Word for word, restate the listing; omit the pictures.
::: INFORMATION SHOWN :::
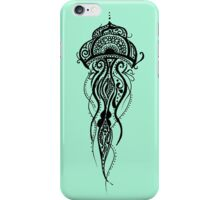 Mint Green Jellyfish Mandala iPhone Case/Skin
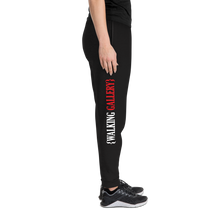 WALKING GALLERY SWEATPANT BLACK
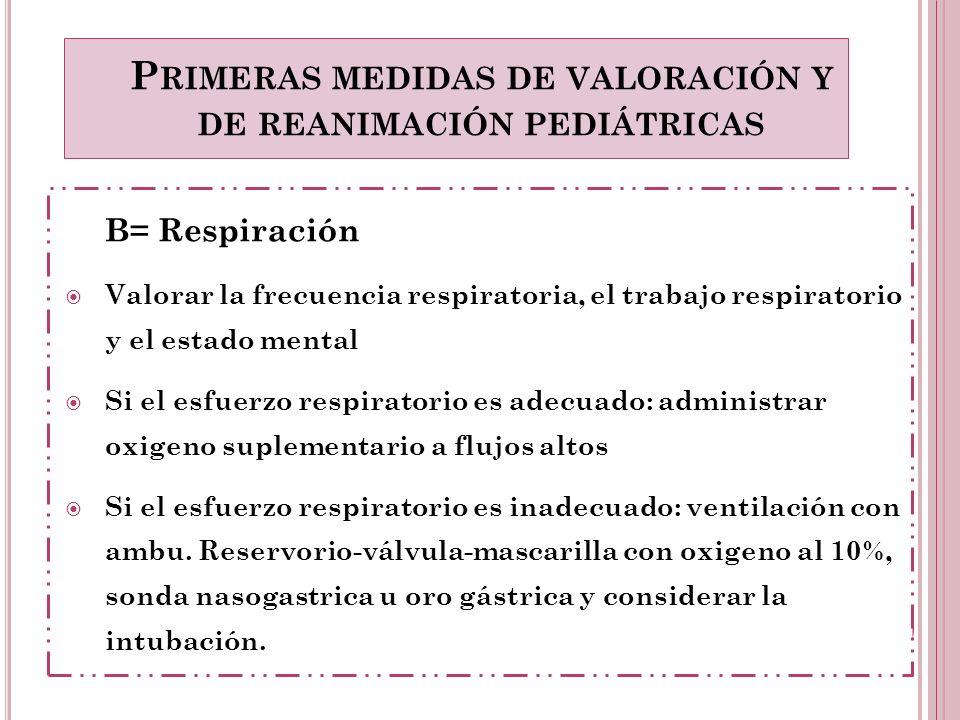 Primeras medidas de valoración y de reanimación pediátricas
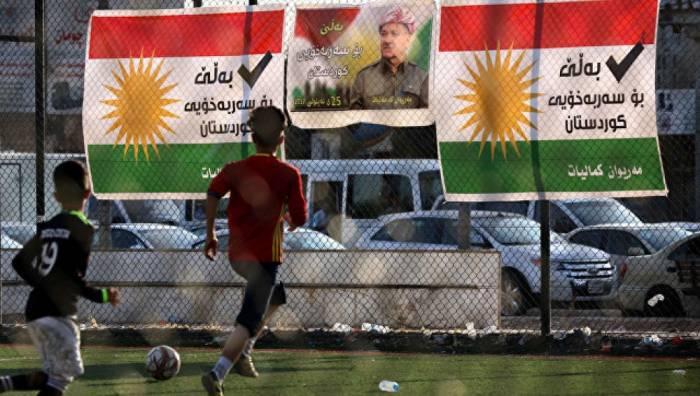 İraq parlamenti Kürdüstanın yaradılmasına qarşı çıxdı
:::
→ REPLY:
 Mint Green Jellyfish Mandala iPhone Case/Skin
 WALKING GALLERY SWEATPANT BLACK
 Primeras medidas de valoración y de reanimación pediátricas
 İraq parlamenti Kürdüstanın yaradılmasına qarşı çıxdı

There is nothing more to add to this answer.